By KENNETH J. BRADDICK
WELLINGTON, Florida, Jan. 12, 2016–Chris von Martels, Canada's Pan American Games team silver and individual bronze medalist, has secured two new mounts that he plans to campaign this year.
Chris will compete Divertimento, a 14-year-old Westfalen gelding (Di Versace x Ferragamo) that was a Swedish Nations Cup team horse, in a national Grand Prix at the Adequan Global Dressage Festival in Wellington for the first time this Saturday.
The 33-year-old rider competed Belissimo, owned by a U.S.-based Canadian, a 13-year-old Danish Warmblood gelding, at Intermediate II at a national show at the Global grounds last weekend for a score of 72.237 per cent.
Zilverstar, the 12-year-old KWPN gelding that he rode at Small Tour for the pair's two Pan Am medals last summer, is being prepared for his Grand Prix debut later this year.
When asked about his goals with these horses for the year, he told dressage-news.com: “Of course, the Olympics are a dream, but we will take it one show at a time and see what happens.”
Chris is based in Wellington and trains with United States-based Ashley Holzer who rode for Canada at four Olympics, winning team bronze in 1988 and competed at the 2004 Athens, 2008 Beijing and 2012 London Game. In summer, he works with former Dutch team coach Sjef Janssen in the Netherlands.
Since 2008, he has competed the horses Hesperos and Naomi at international Grand Prix in Canada and the United States as well as Small Tour mounts at CDIs.
The United States won the single Olympic team spot available at the Pan Ams.
Belinda Trussell on Anton won an individual Olympic start for Canada and the country is virtually guaranteed a second individual spot through the North American geographic group.
However, a third spot that would be needed to field a team would have to be one of only six starting places available from world rankings for which there is fierce rivalry.
Seven Olympic qualifiers at the Global Dressage Festival until the Mar. 6 qualifying deadline provide the best opportunity for individual horse and rider combinations to attain the best four scores that will count.
"Divert," as Divertimento is nicknamed, has been trained and competed by six-time Swedish Olympian Tinne Vilhelmson-Silfvén on both sides of the Atlantic for the past five years. The horse is owned by Lövsta Stuteri, the Swedish stable for Antonia Ax:son Johnson, the multibillionaire head of a trans-Atlantic conglomerate and major financial supporter of dressage in her homeland of Sweden and the United States, her birthplace.
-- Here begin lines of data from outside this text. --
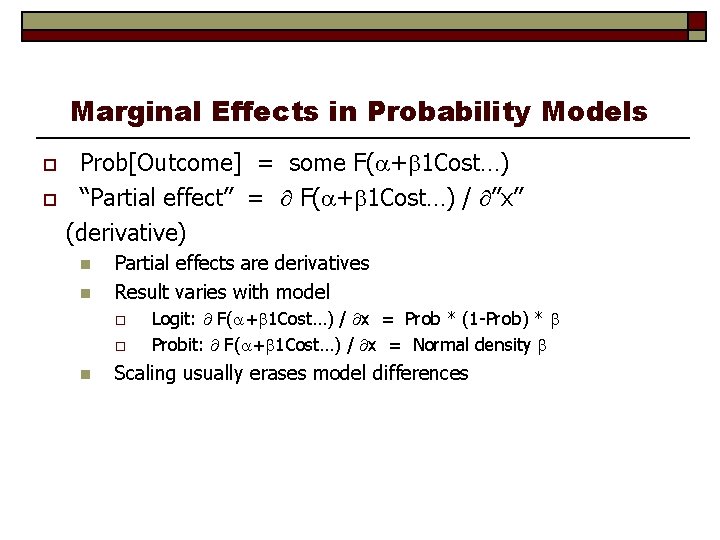 Marginal Effects in Probability Models

Prob[Outcome] = some F($\alpha+\beta$1Cost…)

"Partial effect" = $\partial$ F($\alpha+\beta$1Cost…) / $\partial$"x" (derivative)

Partial effects are derivatives

Result varies with model

Logit: $\partial$ F($\alpha+\beta$1Cost…) / $\partial$x = Prob * (1-Prob) * $\beta$

Probit: $\partial$ F($\alpha+\beta$1Cost…) / $\partial$x = Normal density $\beta$

Scaling usually erases model differences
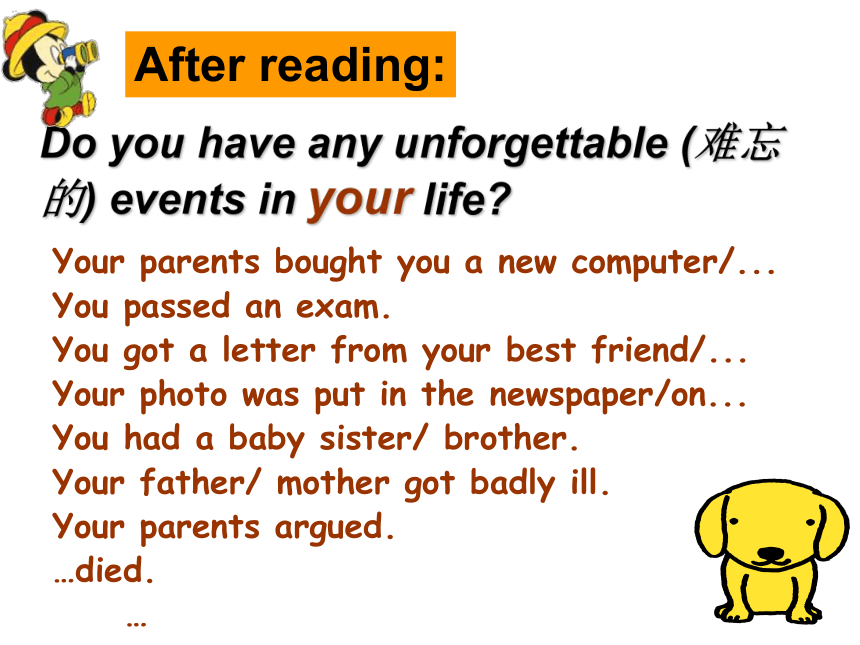 After reading:

Do you have any unforgettable (难忘的) events in your life?

Your parents bought you a new computer/...
You passed an exam.
You got a letter from your best friend/...
Your photo was put in the newspaper/on...
You had a baby sister/ brother.
Your father/ mother got badly ill.
Your parents argued.
…died.
…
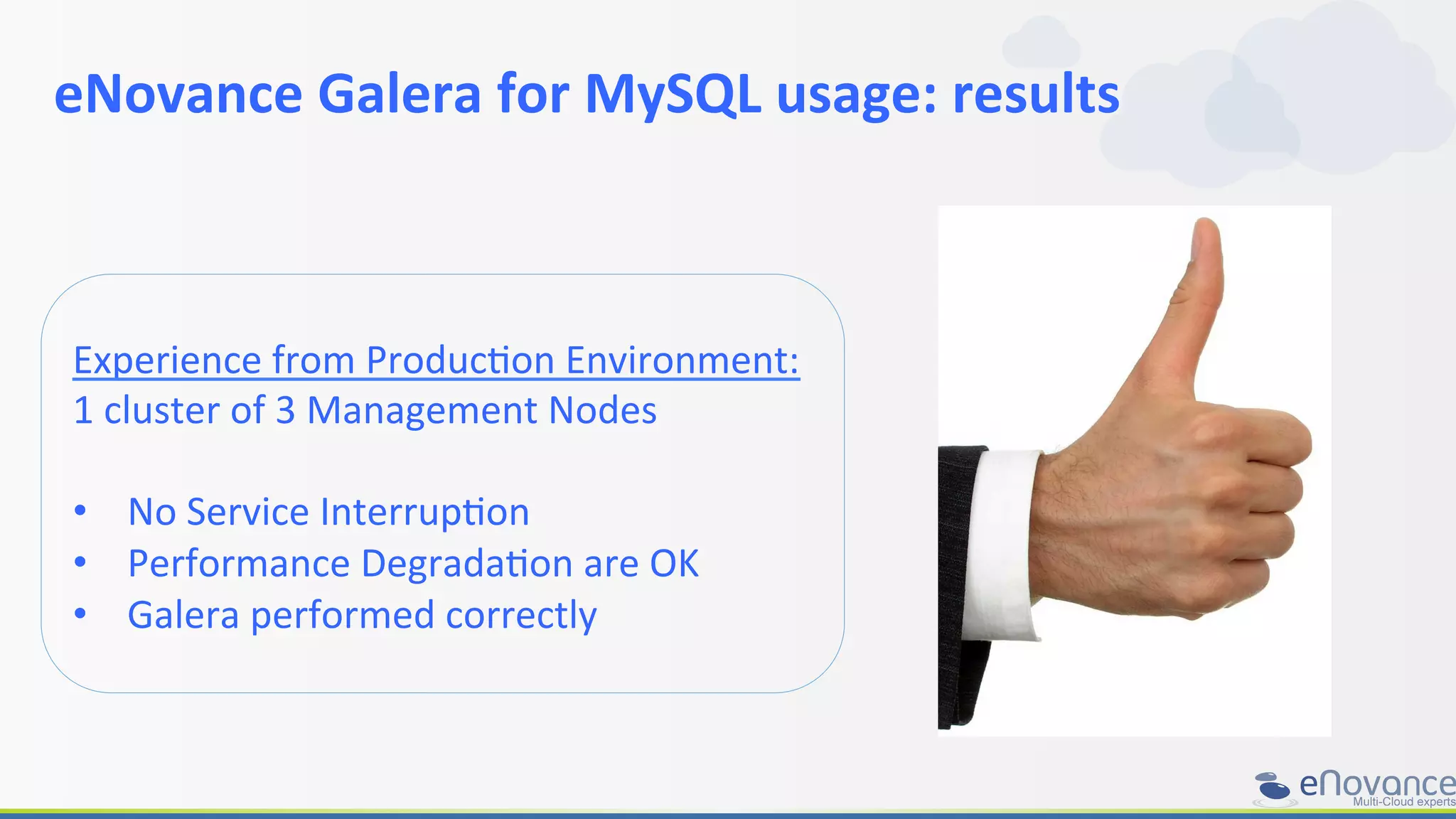 eNovance Galera for MySQL usage: results

Experience from Production Environment:
1 cluster of 3 Management Nodes

• No Service Interruption
• Performance Degradation are OK
• Galera performed correctly

eNovance
Multi-Cloud experts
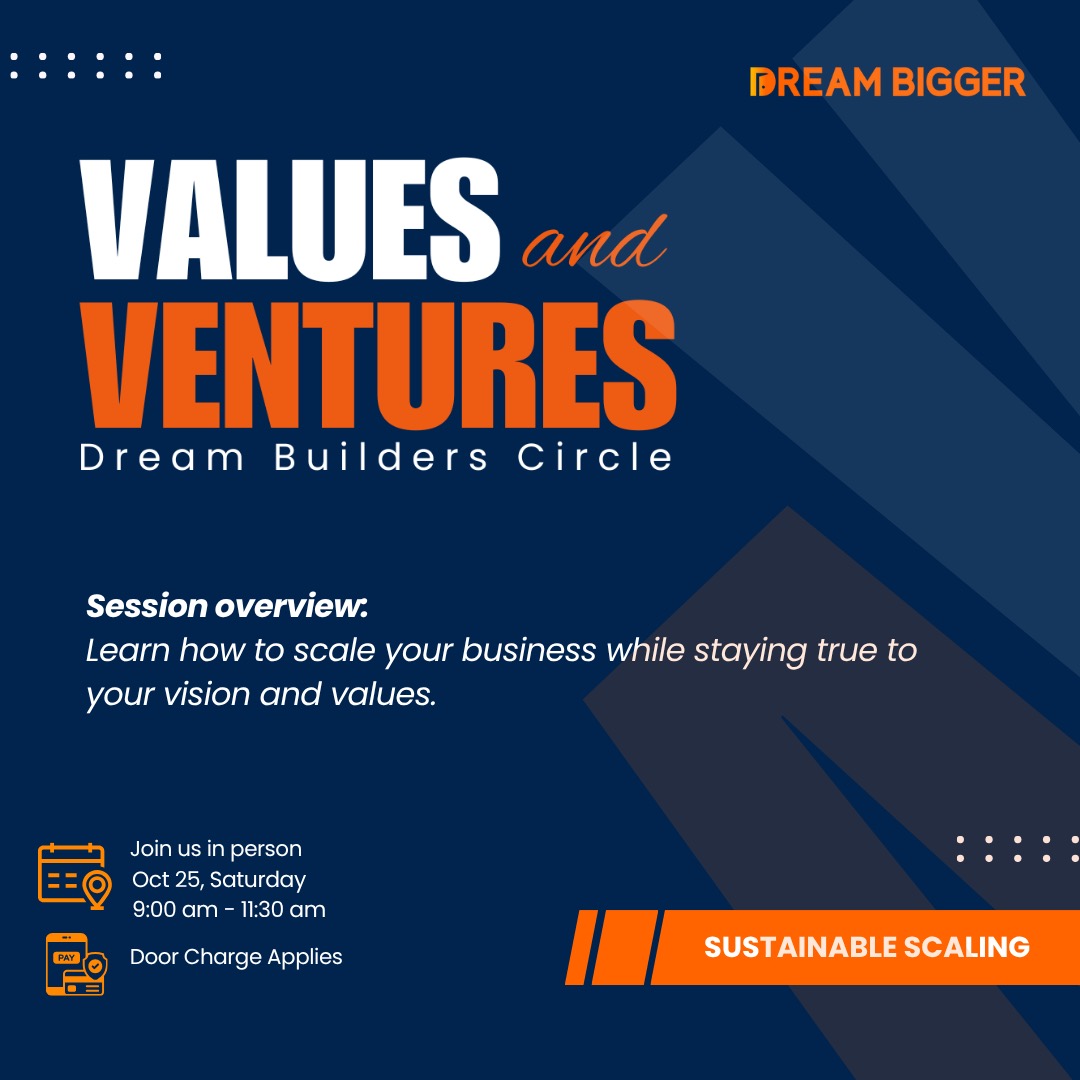 DREAM BIGGER

VALUES and VENTURES
Dream Builders Circle

Session overview:
Learn how to scale your business while staying true to your vision and values.

Join us in person
Oct 25, Saturday
9:00 am - 11:30 am

PAY
Door Charge Applies

SUSTAINABLE SCALING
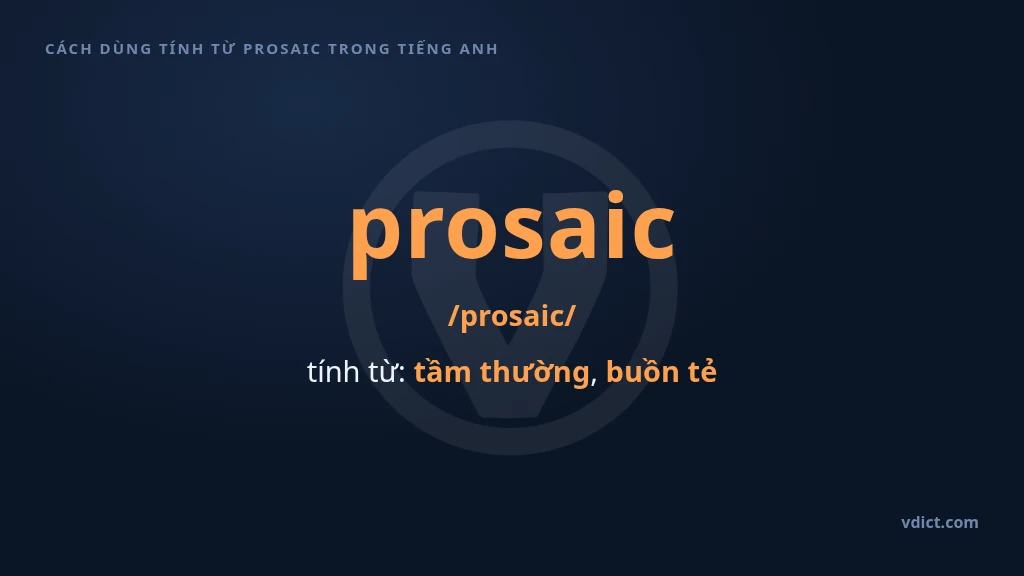 CÁCH DÙNG TÍNH TỪ PROSAIC TRONG TIẾNG ANH

prosaic

/prosaic/

tính từ: tầm thường, buồn tẻ

vdict.com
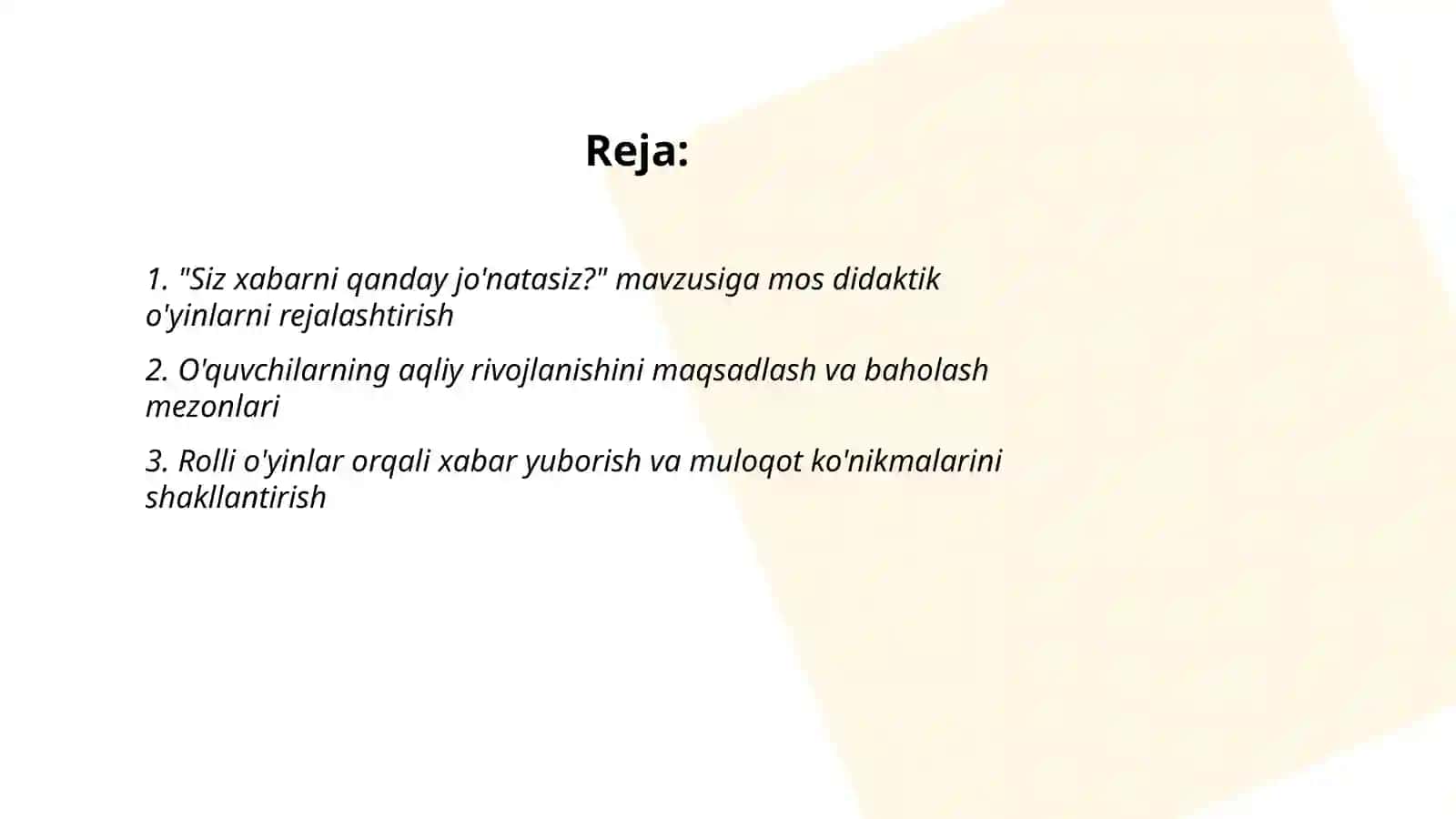 Reja:

1. "Siz xabarni qanday jo'natasiz?" mavzusiga mos didaktik o'yinlarni rejalashtirish

2. O'quvchilarning aqliy rivojlanishini maqsadlash va baholash mezonlari

3. Rolli o'yinlar orqali xabar yuborish va muloqot ko'nikmalarini shakllantirish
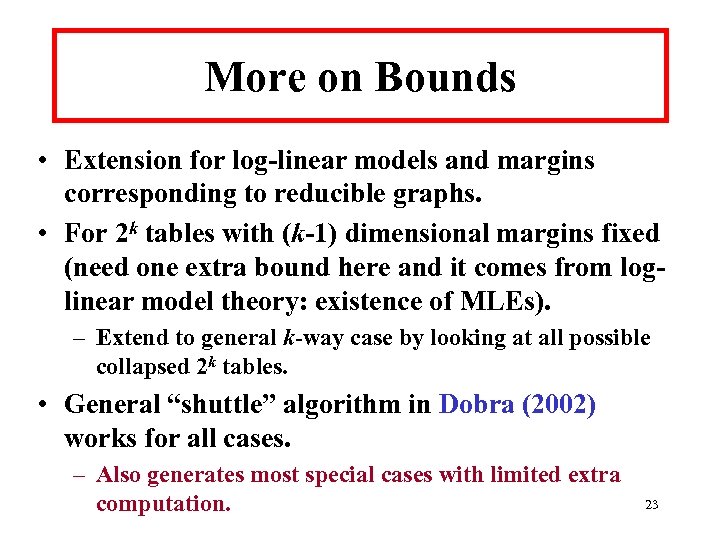 More on Bounds

• Extension for log-linear models and margins corresponding to reducible graphs.

• For $2^k$ tables with ($k$-1) dimensional margins fixed (need one extra bound here and it comes from log-linear model theory: existence of MLEs).

– Extend to general $k$-way case by looking at all possible collapsed $2^k$ tables.

• General “shuttle” algorithm in Dobra (2002) works for all cases.

– Also generates most special cases with limited extra computation.

23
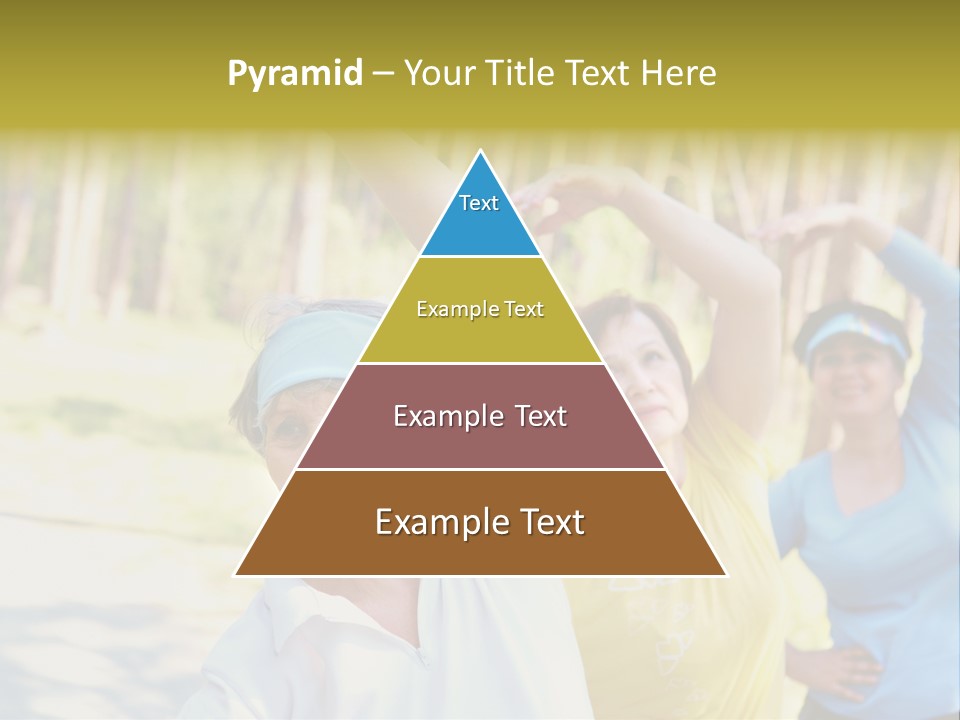 Pyramid – Your Title Text Here

Text

Example Text

Example Text

Example Text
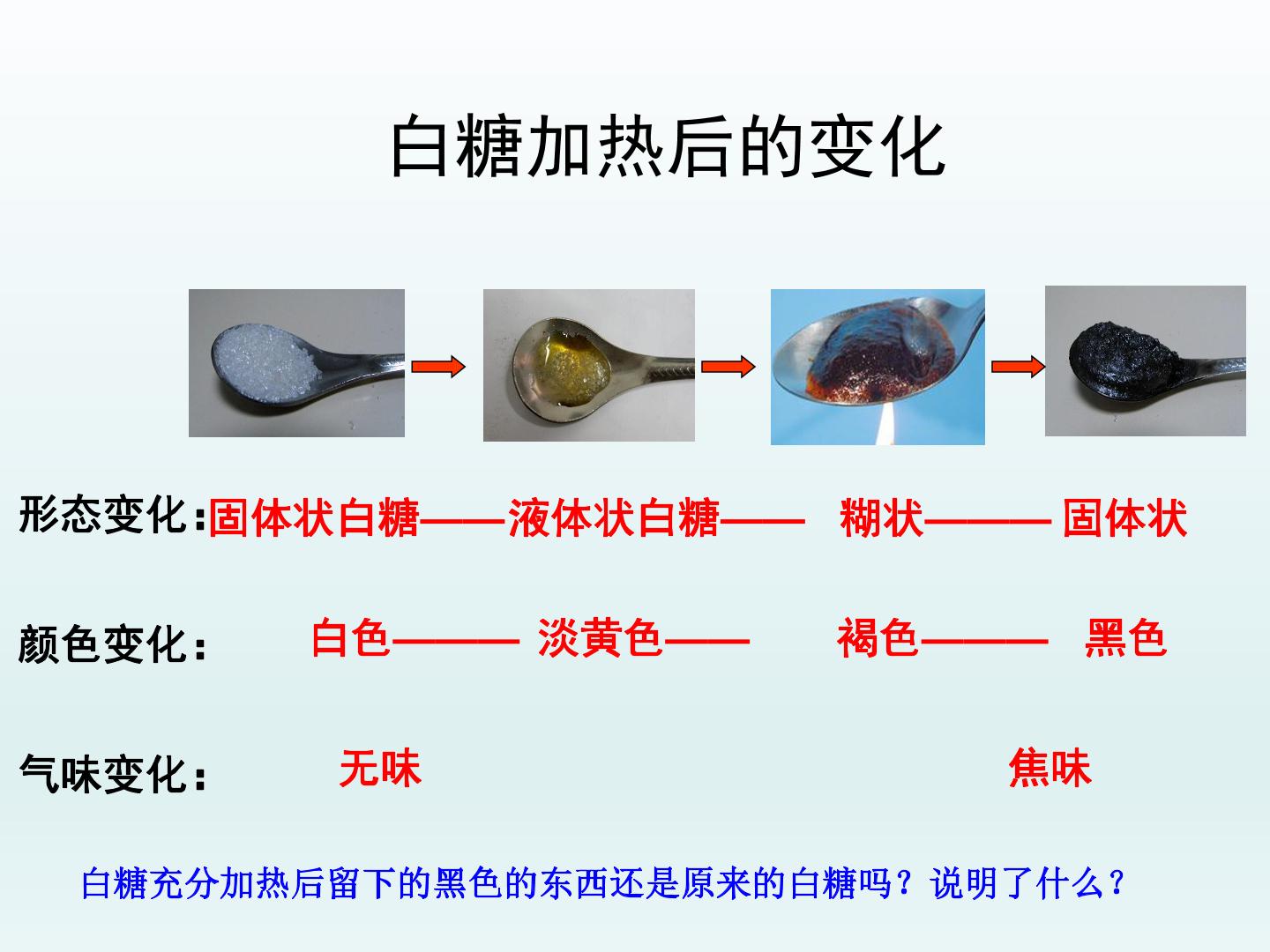 白糖加热后的变化

形态变化:固体状白糖——液体状白糖—— 糊状——— 固体状

颜色变化: 白色——— 淡黄色—— 褐色——— 黑色

气味变化: 无味 焦味

白糖充分加热后留下的黑色的东西还是原来的白糖吗？说明了什么？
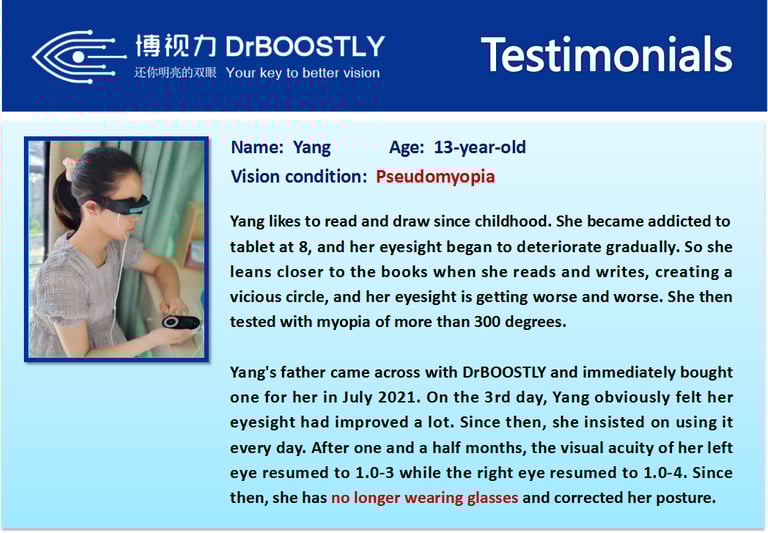 博视力 DrBOOSTLY
还你明亮的双眼 Your key to better vision

Testimonials

Name: Yang Age: 13-year-old
Vision condition: Pseudomyopia

Yang likes to read and draw since childhood. She became addicted to tablet at 8, and her eyesight began to deteriorate gradually. So she leans closer to the books when she reads and writes, creating a vicious circle, and her eyesight is getting worse and worse. She then tested with myopia of more than 300 degrees.

Yang's father came across with DrBOOSTLY and immediately bought one for her in July 2021. On the 3rd day, Yang obviously felt her eyesight had improved a lot. Since then, she insisted on using it every day. After one and a half months, the visual acuity of her left eye resumed to 1.0-3 while the right eye resumed to 1.0-4. Since then, she has no longer wearing glasses and corrected her posture.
Tinne started Divertimento at Grand Prix in Poland in 2011 and then moved to Florida for winter which she has done for six years.
In their Grand Prix partnership, Tinne and Divertimento have logged 40 CDI starts, including 13 victories, in Florida and Europe. The current world ranking for the pair is No. 59 and their highest Grand Prix score was 75.000 per cent.
Belissimo (Bernstein x Solos Carxex) was competed by the Wellington-based Swedish rider Karin Persson at Intermediate I at U.S. national shows. The horse is owned by Deborah Mullaney, a citizen of both Canada and the United States who lives in Palm Beach Gardens, Florida and operated a successful business for several years.
Tinne plans to compete Don Auriello, a 14-year-old Hanoverian gelding, for Sweden at Rio. The 48-year-old rider competed Don Auriello at the 2012 Olympic Games in London. The pair were also on Sweden's team at the 2014 World Games as well as the 2013 and 2015 European Championships.